EXERCISE PROMPT:
When you reach the line containing "Mumia-Abu-Jamal-with-son-331x420" in the entries below, start writing out each line exactly, and stop after the line containing "Prelepa kratka suknja".

MATERIAL SHOWN:
╔══

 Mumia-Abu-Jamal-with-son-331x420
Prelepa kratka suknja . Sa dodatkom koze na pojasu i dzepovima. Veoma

╚══
╔══

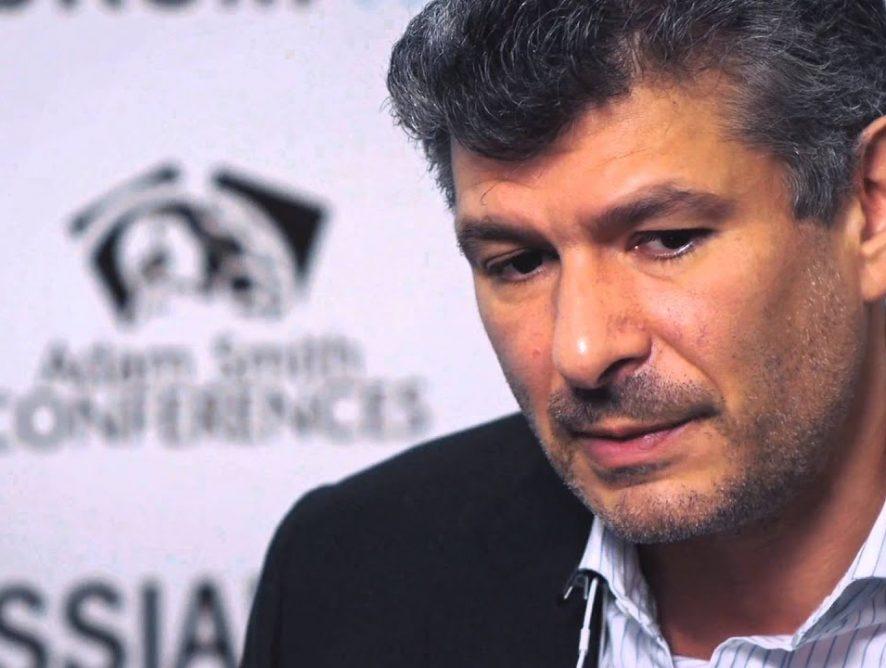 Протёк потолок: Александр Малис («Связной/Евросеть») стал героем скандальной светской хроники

╚══

WRITTEN ANSWER:
 Mumia-Abu-Jamal-with-son-331x420
Prelepa kratka suknja . Sa dodatkom koze na pojasu i dzepovima. Veoma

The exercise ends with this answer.